Train with thick bars to improve grip and forearm strength. If nothing else, you’ll be more powerful in everyday tasks, and have a stronger deadlift. Naturally, thick or “fat” bars should be used in addition to regular diameter dumbbells for best results—variety is essential in the weight room. It’s never a smart idea to be too restricted or do the same thing every day if you want to get results. And thick bars are an essential addition to your program because they will make you stronger and help avoid injury. They’re also fun and can help prevent boredom.
Simple Reasons to Do Thick Bar Training:
1) You’ll improve grip by increasing strength and neural drive in the hand and forearm muscles, allowing you to deadlift more.
2) You’ll improve forearm strength and your joints will feel better. You may even get rid of tendinitis and pain in the elbow.
3) You’ll have forearm and hand strength that will transfer to combative sports that include grabbing or grappling abilities. You’ll likely improve at catching a basketball or football as well.
4) Ladies, if you struggle with catching the basketball, want to get better at snagging the football, or prevent tendinitis that hampers your tennis or golf game, this is particularly important for you! You won’t get big, unsightly forearms, but you will have more transferable hand strength.
Thick bars have been around for a while, and there is research to support their use, but not a lot. It seems they haven’t caught on in the U.S. as much as you’d expect considering the injury prevention and strength benefits. Cost may be a factor because mainstream gyms and financially strapped sports programs opt for cheaper, better known equipment. Let’s check out why thick bars are a good investment and how they can help you take it to the next level.
Thick Bar Training Increases Neural Drive
Training with bars that are thicker than the standard dumbbells or Olympic barbell will increase neuromuscular strength in the forearm and hand. The key is to train pulling and curling motions with thick bars to get this benefit because those lifts are when the hand and forearm are being maximally challenged to hold the bar against gravity. This is the best way to maximize neural drive.
Research Supports Thick Bar Use
A study from 1992 in the International Journal of Industrial Ergonomics that examined how three different bar diameters affected neuromuscular strength supports thick bar training. Researchers tested how muscular strength and neural drive vary based on the size of an industrial handle as applied to three different resistances. They compared a handle matched to the inside grip diameter, a handle one cm smaller than the inside grip, and a handle one cm larger than the inside grip, and tested electromyographic (EMG ) activity.
They found that the smallest handle elicited the greatest maximal voluntary contraction and the lowest neuromuscular activation as assessed by EMG.

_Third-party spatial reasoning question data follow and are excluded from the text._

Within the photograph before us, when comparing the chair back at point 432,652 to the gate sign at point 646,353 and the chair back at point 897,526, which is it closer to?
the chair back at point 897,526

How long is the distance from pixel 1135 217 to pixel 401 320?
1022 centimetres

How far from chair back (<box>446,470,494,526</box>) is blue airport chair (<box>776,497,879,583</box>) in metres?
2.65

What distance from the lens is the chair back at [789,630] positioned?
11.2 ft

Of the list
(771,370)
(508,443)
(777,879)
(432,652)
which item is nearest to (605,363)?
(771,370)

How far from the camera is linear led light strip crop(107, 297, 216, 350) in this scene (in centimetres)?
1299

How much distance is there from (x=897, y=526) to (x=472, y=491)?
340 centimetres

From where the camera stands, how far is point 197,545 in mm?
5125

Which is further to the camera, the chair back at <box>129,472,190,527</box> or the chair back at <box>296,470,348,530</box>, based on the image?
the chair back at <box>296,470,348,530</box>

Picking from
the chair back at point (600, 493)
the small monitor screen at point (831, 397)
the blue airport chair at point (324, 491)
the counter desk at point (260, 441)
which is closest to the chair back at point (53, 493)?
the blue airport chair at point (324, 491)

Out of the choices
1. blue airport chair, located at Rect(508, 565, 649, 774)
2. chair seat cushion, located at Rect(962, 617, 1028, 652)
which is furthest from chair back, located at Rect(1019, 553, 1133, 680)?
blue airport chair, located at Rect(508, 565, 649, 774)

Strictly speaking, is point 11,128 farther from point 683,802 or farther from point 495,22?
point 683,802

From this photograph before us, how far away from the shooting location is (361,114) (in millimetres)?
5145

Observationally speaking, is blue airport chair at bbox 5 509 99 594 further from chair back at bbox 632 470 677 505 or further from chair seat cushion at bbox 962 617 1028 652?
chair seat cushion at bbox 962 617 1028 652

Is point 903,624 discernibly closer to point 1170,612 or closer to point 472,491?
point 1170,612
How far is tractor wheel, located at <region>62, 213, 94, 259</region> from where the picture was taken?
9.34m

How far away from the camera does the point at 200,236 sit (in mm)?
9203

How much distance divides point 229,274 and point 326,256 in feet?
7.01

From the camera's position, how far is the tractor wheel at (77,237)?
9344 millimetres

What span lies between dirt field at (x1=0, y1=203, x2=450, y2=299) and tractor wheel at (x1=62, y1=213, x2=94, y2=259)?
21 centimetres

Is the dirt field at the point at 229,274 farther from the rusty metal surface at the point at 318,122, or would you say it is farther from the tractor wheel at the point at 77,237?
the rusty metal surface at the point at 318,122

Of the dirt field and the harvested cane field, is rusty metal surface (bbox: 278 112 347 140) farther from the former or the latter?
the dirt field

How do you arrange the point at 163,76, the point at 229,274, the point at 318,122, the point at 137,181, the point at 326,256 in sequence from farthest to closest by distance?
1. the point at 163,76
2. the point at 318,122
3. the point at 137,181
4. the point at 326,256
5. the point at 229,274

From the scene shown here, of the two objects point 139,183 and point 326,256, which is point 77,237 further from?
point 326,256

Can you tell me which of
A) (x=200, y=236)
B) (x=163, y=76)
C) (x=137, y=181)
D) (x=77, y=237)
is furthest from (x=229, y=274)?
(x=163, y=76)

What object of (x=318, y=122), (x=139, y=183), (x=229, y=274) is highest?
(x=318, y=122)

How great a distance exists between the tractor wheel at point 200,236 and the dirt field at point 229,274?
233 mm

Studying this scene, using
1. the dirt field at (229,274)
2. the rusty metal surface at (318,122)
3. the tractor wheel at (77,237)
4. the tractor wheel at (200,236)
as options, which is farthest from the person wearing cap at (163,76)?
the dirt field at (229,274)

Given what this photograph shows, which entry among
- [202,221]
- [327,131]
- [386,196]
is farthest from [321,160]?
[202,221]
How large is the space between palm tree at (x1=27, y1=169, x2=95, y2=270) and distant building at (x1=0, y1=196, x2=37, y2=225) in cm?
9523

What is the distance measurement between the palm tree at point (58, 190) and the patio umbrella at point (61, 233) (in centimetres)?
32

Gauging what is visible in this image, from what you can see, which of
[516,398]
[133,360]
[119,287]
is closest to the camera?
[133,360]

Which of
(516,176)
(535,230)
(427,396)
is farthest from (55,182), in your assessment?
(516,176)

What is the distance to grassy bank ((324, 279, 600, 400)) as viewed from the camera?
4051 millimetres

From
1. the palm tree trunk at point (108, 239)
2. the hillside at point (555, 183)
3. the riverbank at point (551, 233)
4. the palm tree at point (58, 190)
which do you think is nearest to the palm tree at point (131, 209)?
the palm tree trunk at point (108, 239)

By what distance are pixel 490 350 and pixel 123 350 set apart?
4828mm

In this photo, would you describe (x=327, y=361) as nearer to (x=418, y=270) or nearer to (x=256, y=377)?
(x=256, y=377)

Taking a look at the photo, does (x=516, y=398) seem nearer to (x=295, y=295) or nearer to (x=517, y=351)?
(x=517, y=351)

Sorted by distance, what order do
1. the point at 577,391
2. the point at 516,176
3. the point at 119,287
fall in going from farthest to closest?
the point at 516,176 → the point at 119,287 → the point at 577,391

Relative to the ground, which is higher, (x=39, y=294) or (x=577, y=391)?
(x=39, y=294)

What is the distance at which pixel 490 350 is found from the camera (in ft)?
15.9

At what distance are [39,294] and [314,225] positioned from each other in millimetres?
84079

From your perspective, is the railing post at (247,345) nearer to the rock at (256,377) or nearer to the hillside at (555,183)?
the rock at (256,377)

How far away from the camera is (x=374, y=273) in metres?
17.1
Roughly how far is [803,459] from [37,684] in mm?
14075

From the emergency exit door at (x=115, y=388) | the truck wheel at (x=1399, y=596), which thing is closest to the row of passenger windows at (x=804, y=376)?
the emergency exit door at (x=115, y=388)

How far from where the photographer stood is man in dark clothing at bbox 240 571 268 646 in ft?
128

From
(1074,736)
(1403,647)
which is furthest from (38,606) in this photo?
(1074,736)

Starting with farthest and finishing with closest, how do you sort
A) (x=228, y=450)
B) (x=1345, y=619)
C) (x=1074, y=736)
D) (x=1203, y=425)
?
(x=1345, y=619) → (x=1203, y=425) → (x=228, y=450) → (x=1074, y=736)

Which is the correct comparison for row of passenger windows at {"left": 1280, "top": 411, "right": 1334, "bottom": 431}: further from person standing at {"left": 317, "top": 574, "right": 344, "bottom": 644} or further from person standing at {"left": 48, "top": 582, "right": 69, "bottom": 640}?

The largest diameter handle triggered the greatest neuromuscular response, and the smallest maximal voluntary contraction than the other two sizes. The study population included individuals who had no resistance training experience but did regularly grip handles in their jobs and exert force.
This study supports the use of thicker bars for greater neuromuscular activation of the forearms and highlights what we will see in additional research—that maximal strength may not be as great initially with thicker bars.
The key is that with training, you’ll be able to exert greater strength when using bars with wider diameter, and will benefit from improved neural drive and improved forearm strength when you go back to lifting with a standard bar.
What Exactly Happens When Pressing With Thick Bars?
A 2008 study published in the Journal of Strength and Conditioning Research may appear to give contradictory results to the 1992 research, but at closer look it just provides guidance into when and how to program thick bar training. This study tested two different bar diameters (standard size of 2.8 cm vs. thick bar or 5.1 cm) on neuromuscular activation and strength.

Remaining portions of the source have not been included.